— start THE INPUT —

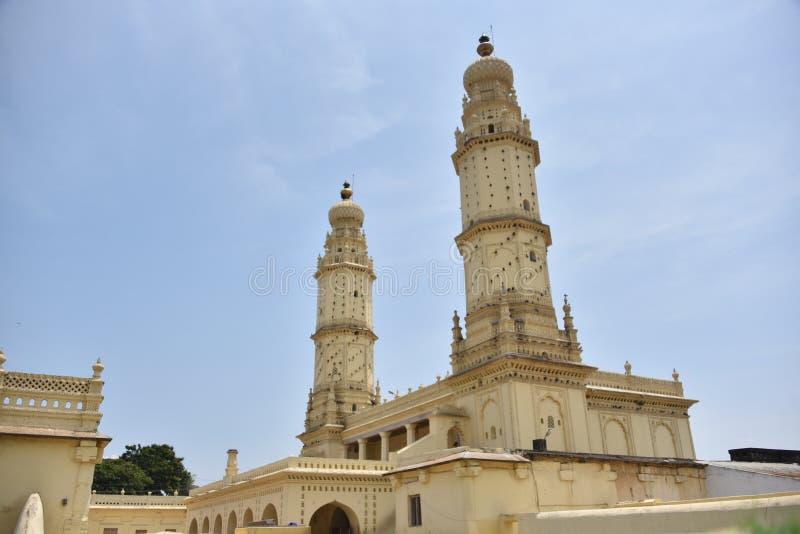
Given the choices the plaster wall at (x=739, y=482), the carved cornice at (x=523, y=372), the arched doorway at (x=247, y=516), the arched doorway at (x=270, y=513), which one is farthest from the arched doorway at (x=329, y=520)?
the plaster wall at (x=739, y=482)

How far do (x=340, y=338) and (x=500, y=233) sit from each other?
19942 mm

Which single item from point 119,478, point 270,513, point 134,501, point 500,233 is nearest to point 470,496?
point 270,513

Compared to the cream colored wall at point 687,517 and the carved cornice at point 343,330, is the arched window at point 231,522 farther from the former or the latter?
the cream colored wall at point 687,517

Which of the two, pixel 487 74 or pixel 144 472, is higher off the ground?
pixel 487 74

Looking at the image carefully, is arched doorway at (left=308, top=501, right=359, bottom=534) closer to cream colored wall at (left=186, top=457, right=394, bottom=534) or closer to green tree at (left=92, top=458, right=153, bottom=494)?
cream colored wall at (left=186, top=457, right=394, bottom=534)

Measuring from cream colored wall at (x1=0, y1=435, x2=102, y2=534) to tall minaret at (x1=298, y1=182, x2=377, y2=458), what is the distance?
28.1m

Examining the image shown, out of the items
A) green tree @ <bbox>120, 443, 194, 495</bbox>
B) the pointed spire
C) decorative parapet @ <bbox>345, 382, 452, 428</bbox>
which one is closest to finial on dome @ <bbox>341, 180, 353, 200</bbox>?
the pointed spire

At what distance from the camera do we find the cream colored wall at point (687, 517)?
9953 mm

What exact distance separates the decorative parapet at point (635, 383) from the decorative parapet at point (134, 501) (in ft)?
101

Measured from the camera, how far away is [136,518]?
44.7 meters

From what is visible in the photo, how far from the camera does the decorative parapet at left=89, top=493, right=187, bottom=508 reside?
44.3 metres

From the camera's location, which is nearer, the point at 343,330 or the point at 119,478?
the point at 343,330

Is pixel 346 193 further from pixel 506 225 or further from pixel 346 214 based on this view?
pixel 506 225

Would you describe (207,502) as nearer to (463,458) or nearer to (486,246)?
(486,246)
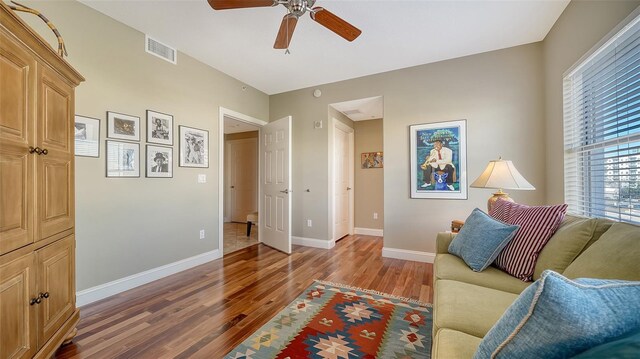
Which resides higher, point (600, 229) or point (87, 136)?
point (87, 136)

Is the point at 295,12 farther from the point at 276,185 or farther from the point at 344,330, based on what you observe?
the point at 276,185

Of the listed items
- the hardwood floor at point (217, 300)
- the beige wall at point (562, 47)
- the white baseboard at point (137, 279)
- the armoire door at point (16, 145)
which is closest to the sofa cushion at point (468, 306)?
the hardwood floor at point (217, 300)

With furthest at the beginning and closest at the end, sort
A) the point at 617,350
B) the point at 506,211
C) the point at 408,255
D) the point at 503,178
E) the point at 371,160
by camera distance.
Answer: the point at 371,160 < the point at 408,255 < the point at 503,178 < the point at 506,211 < the point at 617,350

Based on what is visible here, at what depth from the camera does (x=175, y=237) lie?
9.45 ft

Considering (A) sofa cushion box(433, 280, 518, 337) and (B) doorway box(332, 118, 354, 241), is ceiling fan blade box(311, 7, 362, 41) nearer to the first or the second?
(A) sofa cushion box(433, 280, 518, 337)

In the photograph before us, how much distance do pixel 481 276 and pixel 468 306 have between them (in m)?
0.46

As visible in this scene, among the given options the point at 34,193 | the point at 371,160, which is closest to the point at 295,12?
the point at 34,193

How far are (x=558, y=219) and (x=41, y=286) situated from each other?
295 cm

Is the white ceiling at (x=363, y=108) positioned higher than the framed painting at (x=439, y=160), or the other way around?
the white ceiling at (x=363, y=108)

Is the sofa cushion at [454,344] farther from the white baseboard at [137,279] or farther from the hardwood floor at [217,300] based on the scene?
the white baseboard at [137,279]

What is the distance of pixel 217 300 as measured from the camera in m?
2.20

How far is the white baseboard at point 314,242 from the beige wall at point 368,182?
110 cm

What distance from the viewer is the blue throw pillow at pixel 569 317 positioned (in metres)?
0.52

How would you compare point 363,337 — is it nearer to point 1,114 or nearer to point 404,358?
point 404,358
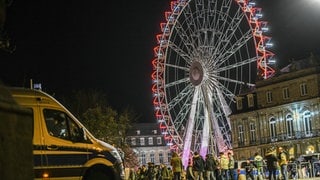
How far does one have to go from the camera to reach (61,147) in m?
14.8

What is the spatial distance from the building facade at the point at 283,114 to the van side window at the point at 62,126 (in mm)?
57825

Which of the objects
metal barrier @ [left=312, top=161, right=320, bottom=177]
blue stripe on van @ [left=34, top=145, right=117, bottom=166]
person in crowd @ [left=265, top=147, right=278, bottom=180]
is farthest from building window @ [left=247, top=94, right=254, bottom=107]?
blue stripe on van @ [left=34, top=145, right=117, bottom=166]

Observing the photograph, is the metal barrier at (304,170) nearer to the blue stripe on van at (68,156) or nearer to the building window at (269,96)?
the blue stripe on van at (68,156)

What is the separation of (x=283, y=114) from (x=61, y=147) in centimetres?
6903

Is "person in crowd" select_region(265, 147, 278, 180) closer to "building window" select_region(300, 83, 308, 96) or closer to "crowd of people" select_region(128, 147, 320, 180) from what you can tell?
"crowd of people" select_region(128, 147, 320, 180)

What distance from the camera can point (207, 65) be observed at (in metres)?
52.7

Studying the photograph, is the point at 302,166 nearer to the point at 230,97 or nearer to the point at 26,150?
the point at 230,97

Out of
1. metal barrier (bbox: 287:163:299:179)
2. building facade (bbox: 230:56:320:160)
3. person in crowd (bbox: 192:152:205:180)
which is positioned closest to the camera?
person in crowd (bbox: 192:152:205:180)

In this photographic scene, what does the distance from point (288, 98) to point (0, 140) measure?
254 ft

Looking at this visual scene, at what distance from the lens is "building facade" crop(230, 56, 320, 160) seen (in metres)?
76.4

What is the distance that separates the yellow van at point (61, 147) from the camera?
1438 centimetres

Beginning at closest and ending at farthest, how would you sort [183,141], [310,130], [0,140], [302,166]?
[0,140] → [302,166] → [183,141] → [310,130]

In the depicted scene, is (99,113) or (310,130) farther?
(310,130)

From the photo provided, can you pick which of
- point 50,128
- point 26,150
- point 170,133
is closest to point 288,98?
point 170,133
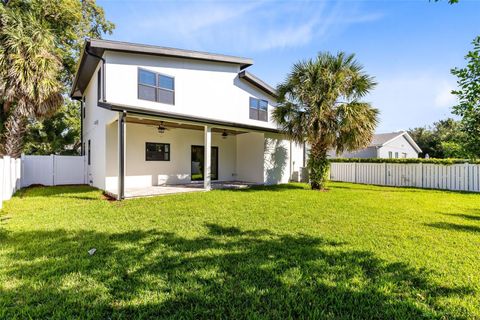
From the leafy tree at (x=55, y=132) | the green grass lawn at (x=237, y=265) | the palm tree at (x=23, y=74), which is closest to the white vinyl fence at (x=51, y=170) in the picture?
the palm tree at (x=23, y=74)

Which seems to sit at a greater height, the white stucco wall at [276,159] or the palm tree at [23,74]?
the palm tree at [23,74]

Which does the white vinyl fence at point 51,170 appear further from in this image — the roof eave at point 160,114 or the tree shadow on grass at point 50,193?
the roof eave at point 160,114

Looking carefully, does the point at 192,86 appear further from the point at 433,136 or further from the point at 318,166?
the point at 433,136

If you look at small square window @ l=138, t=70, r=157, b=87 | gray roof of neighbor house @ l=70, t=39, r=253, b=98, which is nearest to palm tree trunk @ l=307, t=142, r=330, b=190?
gray roof of neighbor house @ l=70, t=39, r=253, b=98

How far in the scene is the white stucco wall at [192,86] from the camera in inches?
416

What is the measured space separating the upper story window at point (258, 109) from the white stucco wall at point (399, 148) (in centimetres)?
1601

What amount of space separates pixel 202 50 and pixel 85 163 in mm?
9272

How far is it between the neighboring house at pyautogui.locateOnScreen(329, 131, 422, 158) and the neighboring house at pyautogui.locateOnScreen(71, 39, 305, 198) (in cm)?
1304

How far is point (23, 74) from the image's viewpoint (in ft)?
36.9

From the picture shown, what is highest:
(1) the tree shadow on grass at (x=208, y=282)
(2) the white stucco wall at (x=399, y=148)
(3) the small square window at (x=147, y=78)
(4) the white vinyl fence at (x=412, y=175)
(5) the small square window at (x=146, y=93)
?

— end THE INPUT —

* GOAL:
Transcribe every line in the entries above, taking out only the images.

* TASK RESULT:
Given the choices the plaster wall at (x=739, y=482), the carved cornice at (x=523, y=372), the arched doorway at (x=247, y=516), the arched doorway at (x=270, y=513), which one is farthest from the arched doorway at (x=329, y=520)?
the plaster wall at (x=739, y=482)

How far do (x=340, y=338) and (x=500, y=233) sit from each other?
19942 mm

Which single item from point 119,478, point 270,513, point 134,501, point 500,233 is nearest to point 470,496?
point 270,513

Compared to the cream colored wall at point 687,517 and the carved cornice at point 343,330, is the arched window at point 231,522 farther from the former or the latter?
the cream colored wall at point 687,517

Which of the two, pixel 487 74 or pixel 144 472, is higher off the ground?
pixel 487 74

Looking at the image carefully, is arched doorway at (left=308, top=501, right=359, bottom=534) closer to cream colored wall at (left=186, top=457, right=394, bottom=534) or closer to green tree at (left=92, top=458, right=153, bottom=494)?
cream colored wall at (left=186, top=457, right=394, bottom=534)

Measuring from cream colored wall at (x1=0, y1=435, x2=102, y2=534) to tall minaret at (x1=298, y1=182, x2=377, y2=458), what is the distance?
28.1m

Examining the image shown, out of the items
A) green tree @ <bbox>120, 443, 194, 495</bbox>
B) the pointed spire
C) decorative parapet @ <bbox>345, 382, 452, 428</bbox>
which one is closest to finial on dome @ <bbox>341, 180, 353, 200</bbox>?
the pointed spire

At what distance from the camera do we find the cream colored wall at point (687, 517)?
9953 mm

What exact distance separates the decorative parapet at point (635, 383) from the decorative parapet at point (134, 501) (in ft)?
101

Measured from the camera, how far away is [136,518]?
44.7 meters

From what is visible in the photo, how far from the camera does the decorative parapet at left=89, top=493, right=187, bottom=508 reside?
44.3 metres

From the camera's location, which is nearer, the point at 343,330 or the point at 119,478?
the point at 343,330

Is pixel 346 193 further from pixel 506 225 or further from pixel 346 214 based on this view?
pixel 506 225

Would you describe (207,502) as nearer to (463,458) or nearer to (486,246)?
(486,246)
Which resides higher, point (600, 229) or point (87, 136)?
point (87, 136)

Is the point at 295,12 farther from the point at 276,185 or farther from the point at 344,330, based on what you observe?
the point at 276,185

Of the listed items
- the hardwood floor at point (217, 300)
- the beige wall at point (562, 47)
- the white baseboard at point (137, 279)
- the armoire door at point (16, 145)
which is closest to the sofa cushion at point (468, 306)?
the hardwood floor at point (217, 300)

With furthest at the beginning and closest at the end, sort
A) the point at 617,350
B) the point at 506,211
C) the point at 408,255
D) the point at 503,178
E) the point at 371,160
by camera distance.
Answer: the point at 371,160 < the point at 408,255 < the point at 503,178 < the point at 506,211 < the point at 617,350

Based on what is visible here, at what depth from the camera does (x=175, y=237) lie?
9.45 ft

Considering (A) sofa cushion box(433, 280, 518, 337) and (B) doorway box(332, 118, 354, 241), is ceiling fan blade box(311, 7, 362, 41) nearer to the first or the second?
(A) sofa cushion box(433, 280, 518, 337)

In the photograph before us, how much distance do pixel 481 276 and pixel 468 306 have between them (in m)?
0.46

As visible in this scene, among the given options the point at 34,193 | the point at 371,160, which is closest to the point at 295,12?
the point at 34,193

How far are (x=558, y=219) and (x=41, y=286) situated from each other?
295 cm

Is the white ceiling at (x=363, y=108) positioned higher than the framed painting at (x=439, y=160), or the other way around?
the white ceiling at (x=363, y=108)

Is the sofa cushion at [454,344] farther from the white baseboard at [137,279] or farther from the hardwood floor at [217,300] based on the scene?
the white baseboard at [137,279]

What is the distance of pixel 217 300 as measured from the camera in m?
2.20

How far is the white baseboard at point 314,242 from the beige wall at point 368,182?
110 cm

What distance from the viewer is the blue throw pillow at pixel 569 317 positioned (in metres)?
0.52

How would you compare point 363,337 — is it nearer to point 1,114 or nearer to point 404,358?
point 404,358
How far does one have to go from the camera to reach (61,147) in m?
14.8

What is the spatial distance from the building facade at the point at 283,114 to the van side window at the point at 62,126 (in mm)?
57825

Which of the objects
metal barrier @ [left=312, top=161, right=320, bottom=177]
blue stripe on van @ [left=34, top=145, right=117, bottom=166]
person in crowd @ [left=265, top=147, right=278, bottom=180]
is farthest from building window @ [left=247, top=94, right=254, bottom=107]?
blue stripe on van @ [left=34, top=145, right=117, bottom=166]

Observing the photograph, is the metal barrier at (304,170) nearer to the blue stripe on van at (68,156) or nearer to the building window at (269,96)?
the blue stripe on van at (68,156)

What is the separation of (x=283, y=114) from (x=61, y=147) in centimetres?
6903

Is "person in crowd" select_region(265, 147, 278, 180) closer to "building window" select_region(300, 83, 308, 96) or closer to "crowd of people" select_region(128, 147, 320, 180) from what you can tell?
"crowd of people" select_region(128, 147, 320, 180)

What distance from the camera can point (207, 65) be observed at (in metres)?
52.7

Studying the photograph, is the point at 302,166 nearer to the point at 230,97 or nearer to the point at 26,150?
the point at 230,97

Out of
1. metal barrier (bbox: 287:163:299:179)
2. building facade (bbox: 230:56:320:160)
3. person in crowd (bbox: 192:152:205:180)
which is positioned closest to the camera?
person in crowd (bbox: 192:152:205:180)

In this photographic scene, what does the distance from point (288, 98) to point (0, 140) measure?
254 ft

Looking at this visual scene, at what distance from the lens is "building facade" crop(230, 56, 320, 160) seen (in metres)?
76.4

What is the distance that separates the yellow van at point (61, 147) from the camera?
1438 centimetres

Beginning at closest and ending at farthest, how would you sort [183,141], [310,130], [0,140], [302,166]?
[0,140] → [302,166] → [183,141] → [310,130]

In the depicted scene, is (99,113) or (310,130) farther?
(310,130)

From the photo provided, can you pick which of
- point 50,128
- point 26,150
- point 170,133
is closest to point 288,98?
point 170,133
From the leafy tree at (x=55, y=132) | the green grass lawn at (x=237, y=265) | the palm tree at (x=23, y=74), which is closest to the white vinyl fence at (x=51, y=170) in the picture?
the palm tree at (x=23, y=74)

Which seems to sit at a greater height, the white stucco wall at [276,159] or the palm tree at [23,74]?
the palm tree at [23,74]

Which does the white vinyl fence at point 51,170 appear further from in this image — the roof eave at point 160,114 or the tree shadow on grass at point 50,193?
the roof eave at point 160,114

Looking carefully, does the point at 192,86 appear further from the point at 433,136 or further from the point at 318,166?
the point at 433,136

If you look at small square window @ l=138, t=70, r=157, b=87 | gray roof of neighbor house @ l=70, t=39, r=253, b=98, which is nearest to palm tree trunk @ l=307, t=142, r=330, b=190?
gray roof of neighbor house @ l=70, t=39, r=253, b=98

How far in the scene is the white stucco wall at [192,86] from the camera in inches?
416

What is the measured space separating the upper story window at point (258, 109) from the white stucco wall at point (399, 148) (in centimetres)?
1601

What amount of space separates pixel 202 50 and pixel 85 163 in mm?
9272

How far is it between the neighboring house at pyautogui.locateOnScreen(329, 131, 422, 158) and the neighboring house at pyautogui.locateOnScreen(71, 39, 305, 198) (in cm)?
1304

How far is point (23, 74) from the image's viewpoint (in ft)?
36.9

From the picture shown, what is highest:
(1) the tree shadow on grass at (x=208, y=282)
(2) the white stucco wall at (x=399, y=148)
(3) the small square window at (x=147, y=78)
(4) the white vinyl fence at (x=412, y=175)
(5) the small square window at (x=146, y=93)
?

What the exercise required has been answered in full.